Se trata de una metamorfosis profunda del Estado y el régimen político. Los altos mandos de la Sedena han logrado la cancelación de 16 órdenes de aprehensión contra militares, obtenidas por la FGR con base en elementos probatorios de 2020, lo que seguramente fue el hecho decisivo de la renuncia del fiscal especial para el caso Ayotzinapa, Omar Gómez Trejo. Ahora ha sido sustituido por Rosendo Gómez Piedra, que ha sido director jurídico del Fonatur y, antes, abogado general y comisionado para la transparencia en la Secretaría del Bienestar. En el gobierno de Arturo Núñez en Tabasco fue secretario de Gobierno; en suma, un miembro del grupo Tabasco encabezado ahora por Adán Augusto López Hernández.

El mando militar ha podido, según el informe del GIEI, desobedecer la orden del presidente de la República de entregar todos los documentosrelacionados con el Caso Ayotzinapa, lo que echa por tierra el mito de un ejército sometido al poder presidencial. El argumento central de la presidencia, sus representantes y voceros es que, de hallarse responsabilidades, éstas son de miembros del ejército en lo personal, no de la institución. Pero las evidencias apuntan a que esos individuos con mando usaron las estructuras de mando de la institución, y hasta sus instalaciones físicas, para propósitos no institucionales, como la desaparición y tortura; y también para el ocultamiento de la verdad durante ocho años. En esa institución el presidente López Obrador deposita su total confianza y nos pide que hagamos lo propio.

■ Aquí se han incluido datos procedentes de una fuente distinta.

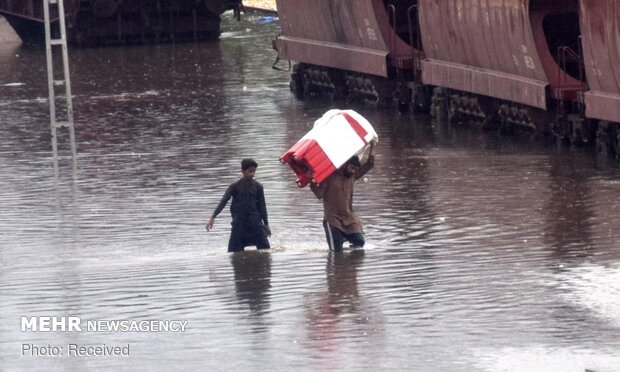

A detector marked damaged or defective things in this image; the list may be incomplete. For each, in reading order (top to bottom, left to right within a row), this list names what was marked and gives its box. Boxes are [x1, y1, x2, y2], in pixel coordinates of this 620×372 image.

rusty freight train [0, 0, 242, 45]
rusty freight train [274, 0, 620, 155]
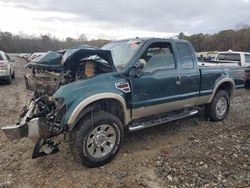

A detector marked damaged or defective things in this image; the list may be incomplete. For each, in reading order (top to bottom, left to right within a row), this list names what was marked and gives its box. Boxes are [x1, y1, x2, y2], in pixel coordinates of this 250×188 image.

crushed front end [1, 94, 67, 158]
damaged pickup truck [0, 38, 245, 167]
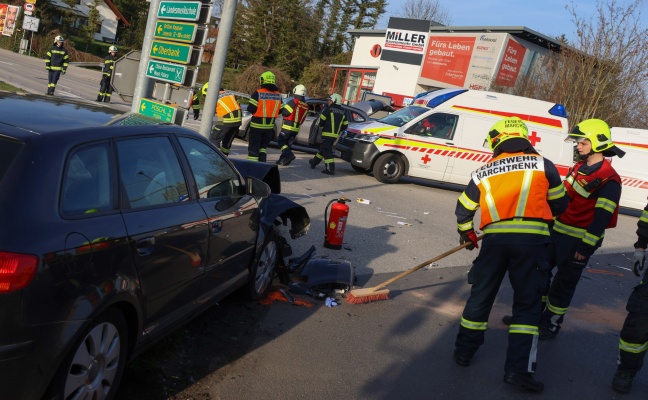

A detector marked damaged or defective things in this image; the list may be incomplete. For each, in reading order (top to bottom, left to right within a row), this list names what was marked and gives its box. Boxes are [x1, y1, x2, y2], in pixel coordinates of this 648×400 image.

damaged dark car [0, 91, 312, 400]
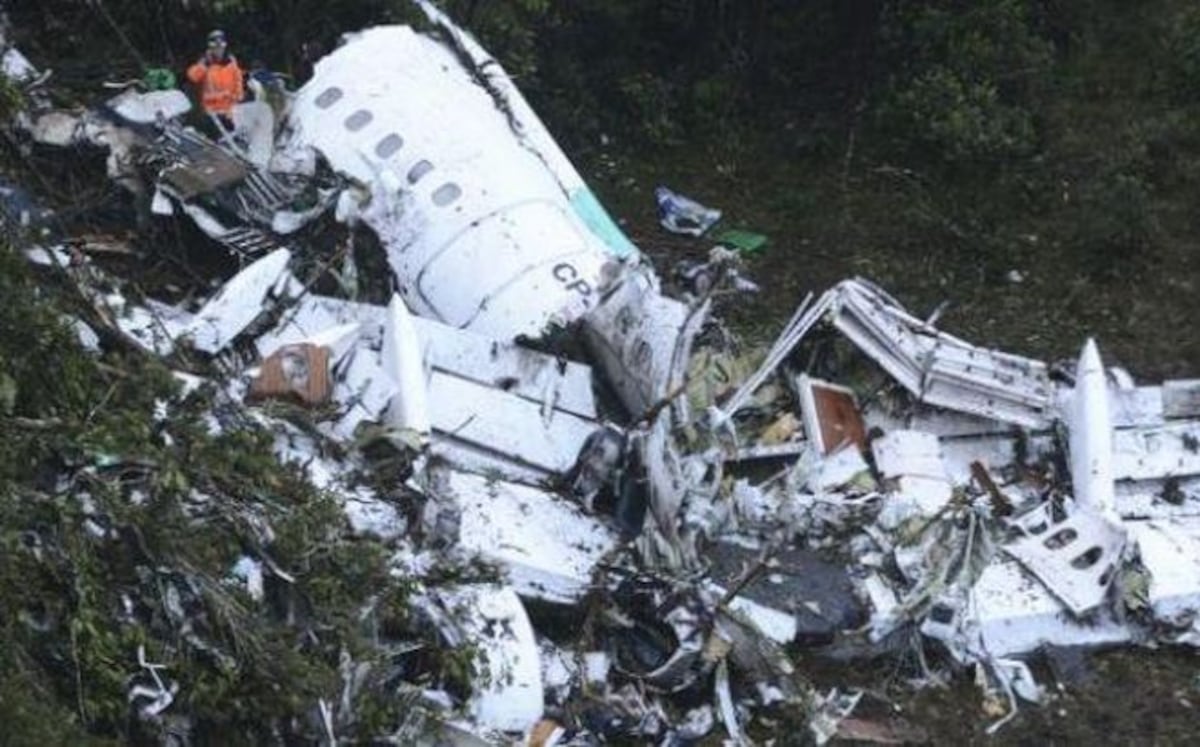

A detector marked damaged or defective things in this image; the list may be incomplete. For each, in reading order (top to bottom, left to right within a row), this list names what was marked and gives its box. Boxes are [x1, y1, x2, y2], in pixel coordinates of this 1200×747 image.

torn metal panel [285, 24, 614, 338]
broken airplane door [282, 26, 619, 341]
torn metal panel [446, 470, 624, 605]
torn metal panel [1003, 509, 1123, 619]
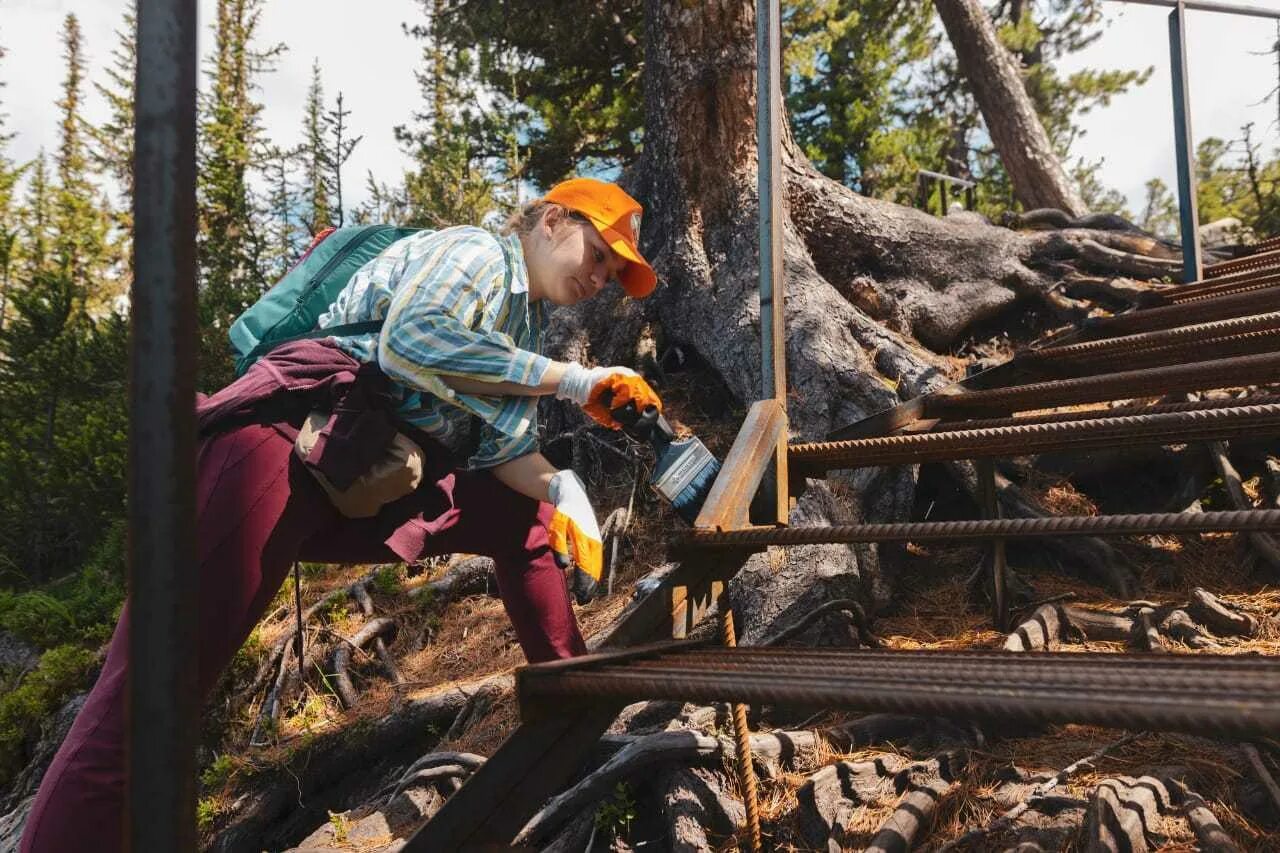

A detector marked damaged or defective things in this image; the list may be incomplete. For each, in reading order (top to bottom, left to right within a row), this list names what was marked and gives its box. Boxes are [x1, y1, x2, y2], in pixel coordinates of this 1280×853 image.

rusty rebar bar [921, 350, 1280, 420]
rusty rebar bar [788, 399, 1280, 468]
rusty rebar bar [670, 504, 1280, 545]
rusty rebar bar [519, 648, 1280, 732]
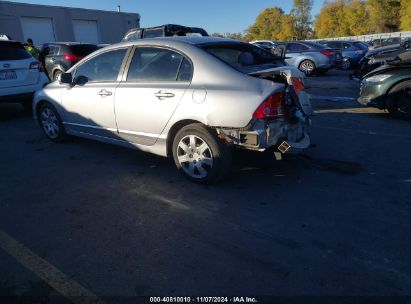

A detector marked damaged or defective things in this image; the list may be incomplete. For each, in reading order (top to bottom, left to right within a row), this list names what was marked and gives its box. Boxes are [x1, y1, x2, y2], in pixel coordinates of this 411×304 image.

damaged silver car [34, 36, 312, 182]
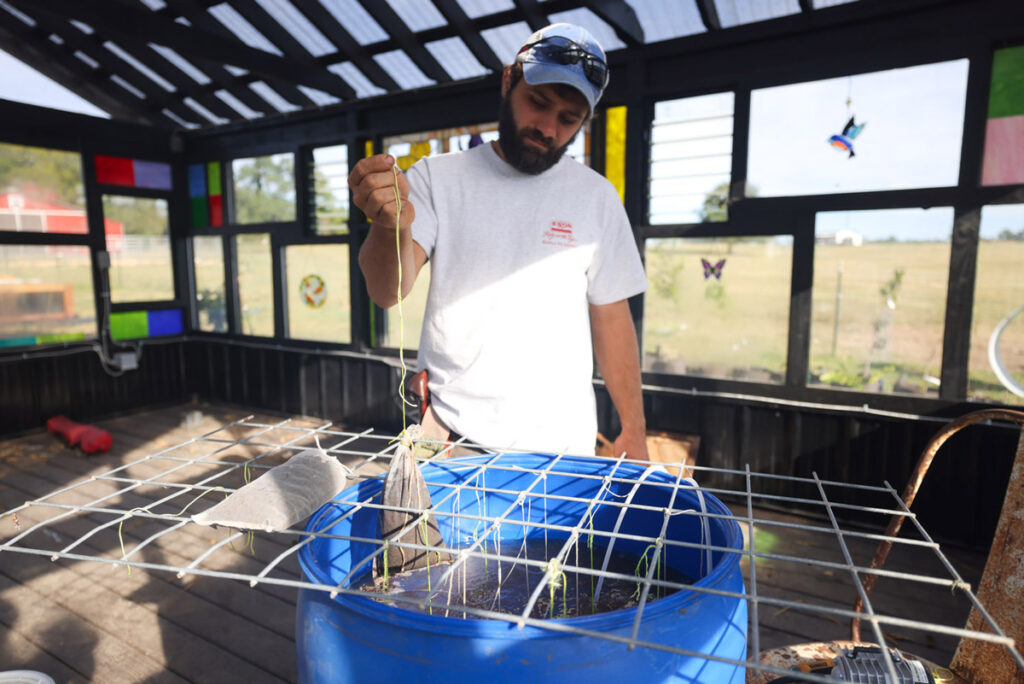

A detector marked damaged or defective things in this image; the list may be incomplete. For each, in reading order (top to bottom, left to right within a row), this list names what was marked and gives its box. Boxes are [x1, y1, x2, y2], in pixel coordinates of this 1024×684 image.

rusty metal object [848, 406, 1024, 680]
rusty metal object [948, 424, 1024, 680]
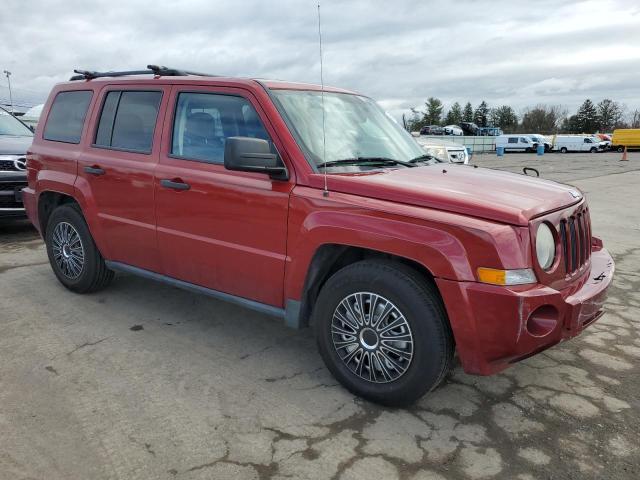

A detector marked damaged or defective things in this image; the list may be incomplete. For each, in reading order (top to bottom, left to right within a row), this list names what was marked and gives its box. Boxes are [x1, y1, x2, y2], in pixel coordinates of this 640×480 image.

cracked pavement [0, 153, 636, 480]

Estamos ante unas fuerzas armadas que son un factor de poder real —según las caracterizó Pablo González Casanova en 1965—, con gran autonomía efectiva, incluso con respecto del titular del Ejecutivo, y con un espíritu de cuerpo más fuerte que su declarada lealtad al Ejecutivo o a un abstracto concepto de nación. El ejército como corporación genera intereses propios, más allá de las autoridades civiles, y más lo hará cuanto más se pongan en sus manos elementos de poder político y económico. Ya puede hablarse, entonces, de un virtual cogobierno cívico-militar o burocrático-militar, similar al que por muchos años vivieron naciones como Colombia. Esta actualizada conformación del poder no será fácil de desmontar, y seguramente permanecerá como un factor preponderante del Estado durante por un largo periodo más allá del presente gobierno.

Eduardo Nava Hernández

Eduardo Nava Hernández: Politólogo – UMSNH.